The platform, introduced in late May, attracted 4.1 million customers in its first month, the company reported; in comparison, the rival Disney+ signed up 10 million in the first 24 hours. AT&T said it hoped to have 50 million HBO Max and HBO customers by 2025.

To get there, AT&T will need to convert more of its regular HBO customers to HBO Max customers. Over 23.5 million people who pay for regular HBO are able to switch to HBO Max.

AT&T sells two versions of HBO: One is the premium cable network, and the other is the new streaming product. Both cost the same, but HBO Max has much more content.

A key reason behind AT&T’s $85 billion acquisition of Time Warner was to develop a new streaming service, partly to keep AT&T phone subscribers from defecting to rival operators. AT&T offers discounts on HBO Max to some of its phone customers.

AT&T wants people to buy HBO Max or convert their cable account to HBO Max. Because most people get HBO through their cable or satellite provider, AT&T has cut deals with most of them to allow their customers to make the switch.

But that doesn’t mean everyone has. Or can. Amazon, a big outlet for HBO, sells HBO through its Amazon Channels service, but it hasn’t been able to strike a deal with AT&T to convert those people to HBO Max customers. HBO Max customers also can’t watch the service on Amazon’s Fire devices.

AT&T’s chief executive, John Stankey, had some harsh words for Amazon on the earnings call after the report. “We’ve tried repeatedly to make HBO Max available” on Amazon, he said. “Unfortunately, Amazon has taken an approach of treating HBO Max and its customers differently than how they’ve chosen to treat other services and their customers.”

A representative for Amazon said it did not have a response to Mr. Stankey’s comments.
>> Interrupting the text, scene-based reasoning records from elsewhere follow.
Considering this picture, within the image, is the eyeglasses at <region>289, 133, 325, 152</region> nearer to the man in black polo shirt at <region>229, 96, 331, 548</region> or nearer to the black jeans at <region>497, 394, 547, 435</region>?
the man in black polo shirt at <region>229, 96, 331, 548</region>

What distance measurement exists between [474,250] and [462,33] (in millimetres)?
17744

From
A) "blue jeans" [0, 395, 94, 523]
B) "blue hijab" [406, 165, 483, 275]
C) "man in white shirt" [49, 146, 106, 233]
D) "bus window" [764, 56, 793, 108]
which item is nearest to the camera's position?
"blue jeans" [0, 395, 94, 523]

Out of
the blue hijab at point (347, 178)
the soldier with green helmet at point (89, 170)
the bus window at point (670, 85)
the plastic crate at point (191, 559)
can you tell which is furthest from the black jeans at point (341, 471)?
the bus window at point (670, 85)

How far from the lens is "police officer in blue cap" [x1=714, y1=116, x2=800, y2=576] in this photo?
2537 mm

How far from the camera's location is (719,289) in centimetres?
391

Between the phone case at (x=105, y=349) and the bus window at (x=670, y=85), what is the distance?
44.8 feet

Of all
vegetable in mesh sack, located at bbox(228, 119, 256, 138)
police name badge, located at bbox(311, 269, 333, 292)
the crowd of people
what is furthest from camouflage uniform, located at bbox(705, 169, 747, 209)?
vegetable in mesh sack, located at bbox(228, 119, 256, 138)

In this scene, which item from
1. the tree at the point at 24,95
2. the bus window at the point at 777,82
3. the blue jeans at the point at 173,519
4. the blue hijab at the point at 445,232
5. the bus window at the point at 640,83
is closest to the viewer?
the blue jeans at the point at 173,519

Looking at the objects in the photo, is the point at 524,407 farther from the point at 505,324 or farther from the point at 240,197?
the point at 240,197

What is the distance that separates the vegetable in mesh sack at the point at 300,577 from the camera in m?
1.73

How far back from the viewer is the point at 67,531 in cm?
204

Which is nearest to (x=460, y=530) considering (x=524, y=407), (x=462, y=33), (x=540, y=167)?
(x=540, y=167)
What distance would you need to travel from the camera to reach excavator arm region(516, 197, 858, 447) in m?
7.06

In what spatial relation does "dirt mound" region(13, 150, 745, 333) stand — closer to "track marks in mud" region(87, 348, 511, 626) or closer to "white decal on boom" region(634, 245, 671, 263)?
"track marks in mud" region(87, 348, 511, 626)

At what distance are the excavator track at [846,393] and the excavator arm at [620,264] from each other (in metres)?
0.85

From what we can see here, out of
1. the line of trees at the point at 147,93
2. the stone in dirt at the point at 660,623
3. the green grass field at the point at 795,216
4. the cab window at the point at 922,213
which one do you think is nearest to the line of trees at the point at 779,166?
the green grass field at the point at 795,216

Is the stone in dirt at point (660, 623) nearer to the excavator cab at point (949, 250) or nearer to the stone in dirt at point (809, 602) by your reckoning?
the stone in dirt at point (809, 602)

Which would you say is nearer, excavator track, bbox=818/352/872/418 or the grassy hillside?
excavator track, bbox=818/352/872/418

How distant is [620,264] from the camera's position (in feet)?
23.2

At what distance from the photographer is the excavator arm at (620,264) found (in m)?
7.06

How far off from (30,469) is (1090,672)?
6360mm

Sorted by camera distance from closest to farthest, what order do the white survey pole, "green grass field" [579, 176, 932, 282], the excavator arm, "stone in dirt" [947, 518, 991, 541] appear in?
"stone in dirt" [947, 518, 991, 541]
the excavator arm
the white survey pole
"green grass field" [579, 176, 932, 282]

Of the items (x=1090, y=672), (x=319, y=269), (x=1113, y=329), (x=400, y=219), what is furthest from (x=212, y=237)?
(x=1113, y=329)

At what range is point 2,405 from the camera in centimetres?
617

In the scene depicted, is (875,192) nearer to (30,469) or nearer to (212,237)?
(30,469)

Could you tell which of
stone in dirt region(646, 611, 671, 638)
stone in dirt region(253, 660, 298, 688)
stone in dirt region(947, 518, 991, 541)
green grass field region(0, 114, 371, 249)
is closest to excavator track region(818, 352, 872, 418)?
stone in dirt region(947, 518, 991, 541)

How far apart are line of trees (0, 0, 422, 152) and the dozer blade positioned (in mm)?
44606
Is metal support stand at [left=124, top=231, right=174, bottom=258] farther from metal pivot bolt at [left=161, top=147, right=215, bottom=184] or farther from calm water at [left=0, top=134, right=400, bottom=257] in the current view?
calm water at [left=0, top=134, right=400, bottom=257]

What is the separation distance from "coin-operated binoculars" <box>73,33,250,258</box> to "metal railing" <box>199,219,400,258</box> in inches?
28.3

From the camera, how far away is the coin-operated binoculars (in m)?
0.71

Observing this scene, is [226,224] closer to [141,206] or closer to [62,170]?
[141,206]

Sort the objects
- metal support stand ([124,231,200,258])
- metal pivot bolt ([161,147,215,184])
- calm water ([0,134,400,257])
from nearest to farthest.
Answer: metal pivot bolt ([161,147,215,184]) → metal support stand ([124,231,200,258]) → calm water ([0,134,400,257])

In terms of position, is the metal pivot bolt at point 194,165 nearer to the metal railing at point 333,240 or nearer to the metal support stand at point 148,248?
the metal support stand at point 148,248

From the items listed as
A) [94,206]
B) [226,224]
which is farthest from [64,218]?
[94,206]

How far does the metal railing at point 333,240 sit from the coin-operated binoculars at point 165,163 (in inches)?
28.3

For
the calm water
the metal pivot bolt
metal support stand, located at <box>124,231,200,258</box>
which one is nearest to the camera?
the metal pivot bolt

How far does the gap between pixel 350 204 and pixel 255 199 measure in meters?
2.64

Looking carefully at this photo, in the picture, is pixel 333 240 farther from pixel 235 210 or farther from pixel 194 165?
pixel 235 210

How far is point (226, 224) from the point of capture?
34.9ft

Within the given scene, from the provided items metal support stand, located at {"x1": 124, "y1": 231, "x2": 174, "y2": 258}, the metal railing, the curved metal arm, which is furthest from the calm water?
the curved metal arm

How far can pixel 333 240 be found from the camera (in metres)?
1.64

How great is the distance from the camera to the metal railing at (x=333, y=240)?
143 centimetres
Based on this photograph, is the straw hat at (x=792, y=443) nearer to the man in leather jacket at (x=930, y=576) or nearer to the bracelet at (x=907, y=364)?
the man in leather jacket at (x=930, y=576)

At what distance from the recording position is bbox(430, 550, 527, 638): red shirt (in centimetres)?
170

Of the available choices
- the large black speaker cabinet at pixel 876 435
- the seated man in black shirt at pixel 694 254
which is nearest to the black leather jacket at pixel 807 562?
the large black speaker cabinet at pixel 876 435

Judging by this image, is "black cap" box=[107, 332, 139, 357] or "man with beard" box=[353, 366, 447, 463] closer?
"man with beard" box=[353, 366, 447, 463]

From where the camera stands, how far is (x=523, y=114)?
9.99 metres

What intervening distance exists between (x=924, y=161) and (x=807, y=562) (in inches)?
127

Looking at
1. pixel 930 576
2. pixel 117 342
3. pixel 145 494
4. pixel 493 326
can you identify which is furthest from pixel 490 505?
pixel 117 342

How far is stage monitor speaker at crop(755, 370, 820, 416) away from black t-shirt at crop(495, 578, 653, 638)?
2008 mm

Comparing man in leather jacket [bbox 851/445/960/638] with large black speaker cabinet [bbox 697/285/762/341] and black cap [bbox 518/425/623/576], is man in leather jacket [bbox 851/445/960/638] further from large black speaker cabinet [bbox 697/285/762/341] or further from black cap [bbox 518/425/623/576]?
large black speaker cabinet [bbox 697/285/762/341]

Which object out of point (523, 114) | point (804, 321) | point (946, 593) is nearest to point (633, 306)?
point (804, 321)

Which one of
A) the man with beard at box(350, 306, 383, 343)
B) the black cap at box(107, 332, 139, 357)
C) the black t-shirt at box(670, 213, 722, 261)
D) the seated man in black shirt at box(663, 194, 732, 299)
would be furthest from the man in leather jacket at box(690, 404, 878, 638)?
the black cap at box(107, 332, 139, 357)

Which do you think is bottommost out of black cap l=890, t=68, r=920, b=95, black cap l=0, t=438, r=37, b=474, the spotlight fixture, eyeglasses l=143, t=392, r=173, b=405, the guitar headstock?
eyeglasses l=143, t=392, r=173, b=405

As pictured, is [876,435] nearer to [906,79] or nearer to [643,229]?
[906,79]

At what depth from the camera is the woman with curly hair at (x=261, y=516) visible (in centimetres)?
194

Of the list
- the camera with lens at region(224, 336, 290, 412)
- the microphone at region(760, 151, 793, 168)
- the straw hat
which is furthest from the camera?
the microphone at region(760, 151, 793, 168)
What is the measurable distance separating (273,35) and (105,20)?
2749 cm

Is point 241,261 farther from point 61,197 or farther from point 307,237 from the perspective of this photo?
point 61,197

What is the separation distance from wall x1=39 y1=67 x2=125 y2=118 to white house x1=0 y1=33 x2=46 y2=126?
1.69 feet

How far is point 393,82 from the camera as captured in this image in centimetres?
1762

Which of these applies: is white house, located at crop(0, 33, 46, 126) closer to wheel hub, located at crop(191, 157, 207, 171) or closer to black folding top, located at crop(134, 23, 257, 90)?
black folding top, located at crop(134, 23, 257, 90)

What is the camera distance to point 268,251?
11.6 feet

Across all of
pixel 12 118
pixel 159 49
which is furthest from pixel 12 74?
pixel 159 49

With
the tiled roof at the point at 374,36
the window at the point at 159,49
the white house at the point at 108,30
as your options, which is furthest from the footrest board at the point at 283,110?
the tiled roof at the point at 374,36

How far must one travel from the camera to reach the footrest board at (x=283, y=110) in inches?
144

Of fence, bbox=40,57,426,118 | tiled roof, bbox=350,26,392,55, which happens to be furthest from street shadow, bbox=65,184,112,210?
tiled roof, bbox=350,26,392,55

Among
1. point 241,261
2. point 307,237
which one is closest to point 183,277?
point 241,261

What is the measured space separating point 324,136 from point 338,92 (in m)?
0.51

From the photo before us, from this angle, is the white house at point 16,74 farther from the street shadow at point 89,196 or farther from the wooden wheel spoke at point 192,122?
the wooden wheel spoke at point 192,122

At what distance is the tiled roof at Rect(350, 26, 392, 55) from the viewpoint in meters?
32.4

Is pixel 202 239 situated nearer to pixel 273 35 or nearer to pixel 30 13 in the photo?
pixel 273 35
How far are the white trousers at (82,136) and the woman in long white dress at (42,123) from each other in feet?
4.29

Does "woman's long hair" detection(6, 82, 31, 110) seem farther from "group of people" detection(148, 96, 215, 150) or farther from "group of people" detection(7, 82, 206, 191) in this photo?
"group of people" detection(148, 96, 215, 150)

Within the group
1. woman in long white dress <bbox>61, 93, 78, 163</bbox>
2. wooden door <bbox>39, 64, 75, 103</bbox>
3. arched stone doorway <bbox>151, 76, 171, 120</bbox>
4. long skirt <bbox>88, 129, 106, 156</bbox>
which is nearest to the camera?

At issue are commission fees and customer data, as well as how the apps play across different systems.

Customers may also be confused about HBO versus HBO Max, or may not be aware they can even make the switch — an ongoing marketing challenge for AT&T.

In October, Mr. Stankey called it a gauge of the customer’s brain power: “Why wouldn’t you want twice the content for the same price?” he said at the time. But on Thursday’s earnings call he acknowledged the confusion and said, “We still have work to do to educate and motivate” customers to adopt the newer service.

The company’s traditional TV business, including its satellite (formerly known as DirecTV) and online cable platform, saw a net loss of 954,000 customers, a downturn it blamed on lower household spending because of the pandemic. It was a further sign the company could end up selling that business altogether. A combination with the rival Dish could help both companies, but such a deal would face steep regulatory hurdles.

Elsewhere, AT&T’s wireless division saw a loss of 154,000 customers in its traditional service where people pay a monthly bill. It added about 165,000 new customers to its prepaid plans.

Factoring in resellers and other connected devices like tablets, AT&T now claims 171.4 million total wireless accounts, an 8 percent increase from last year. The phone giant still has plenty of cash coming in the door, allowing it to pay down its enormous debt and shell out dividends.

Revenue at its HBO division was down 5.2 percent to $1.6 billion, a result of more people canceling or cutting back their cable and satellite accounts. But AT&T is spending more — costs were up about a third to $1.5 billion — to invest in HBO Max. Content is expensive.

Advertising revenue for the company’s cable network division, which includes CNN, TNT and TBS (where it airs sports programming), dropped 37 percent to $796 million, the biggest shortfall across the media group.